Someone jarred the ladle, Federico Silva, Dondé, or María de los Angeles, who knows, but steaming chickpea soup disappeared into the woman’s bodice, screams, how could that have happened, Dondé, I’m sorry, señor. I swear, I didn’t do it, ay! the curds-and-whey breasts of María de los Angeles, ay! the scalded tits, go take a bath, Dondé, you offend me, Dondé, my mother’s wig and false teeth, the naked blonde, Nice …

He awakened with a fearful start, the anguish of a desperate effort to remember what he’d just dreamed, the certainty he would never recapture it, another dream lost forever. Drunk with sadness, he put on his Chinese dressing gown and walked out on the balcony.

He breathed deeply. He sniffed in vain for odors of the morning to come. The mud of the Aztec lake, the foam of the Indian night. Impossible. Like his dreams, the lost perfumes refused to return.

“Is anything the matter, señor?”

“No, Dondé.”

“I heard the señor call out.”

“It was nothing. Go back to sleep, Dondé.”

“Whatever you say, señor.”

“Good night, Dondé.”

“Good night, señor.”

III

“As long as I’ve known you, you’ve been a real stickler about what you wear, Federico.”

He’d never forgiven his old friend María de los Angeles, who had once made fun of him by addressing him as Monsieur Verdoux. Maybe there was something Chaplinesque in antiquated elegance, but only when it disguised a diminishing fortune. And Federico Silva, as everyone knew, was not down on his luck. It was just that, like every person of true taste, he had the good sense to choose things that lasted. A pair of shoes, or a house.
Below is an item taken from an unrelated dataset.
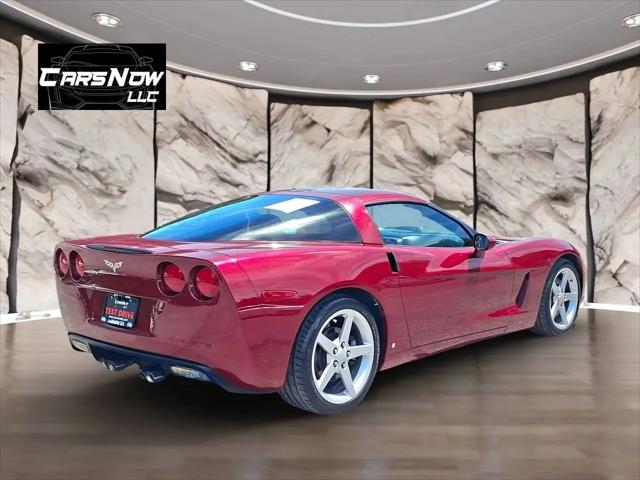 2007 Chevrolet Corvette Base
“Save electricity. Go to bed early.”

He would never, for example, wear spats and carry a cane at the same time. In his daily stroll down Córdoba Street to the Bellinghausen restaurant, he was careful to offset the showy effect of a brick-colored jacket with a Buster Brown belt he’d had made in 1933 by draping a nondescript raincoat over his arm with studied insouciance. And only on the infrequent days when it was really cold did he wear the derby, the black overcoat and white muffler. He was well aware that behind his back his friends whispered that the way he hung on to his clothes was really the most humiliating proof of dependence. With what Doña Felícitas had put him through, he had to make things last twenty or thirty years.

“Save electricity. Go to bed early.”

But why after Doña Felícitas’s death did he continue to wear the same old outfits? That was something they’d never asked him, now that he’d inherited the fortune. You could say that Doña Felícitas had deformed him, and he had turned necessity into a virtue. No, that wasn’t it. His mother only pretended to be stingy. It all began with that sacred sentence — save electricity, go to bed early — said as if it were a sarcastic joke one night when she wanted to conceal her real intent, to save face, to pretend she didn’t know her son was grown up, that he went out at night without asking her permission, that he dared leave her by herself.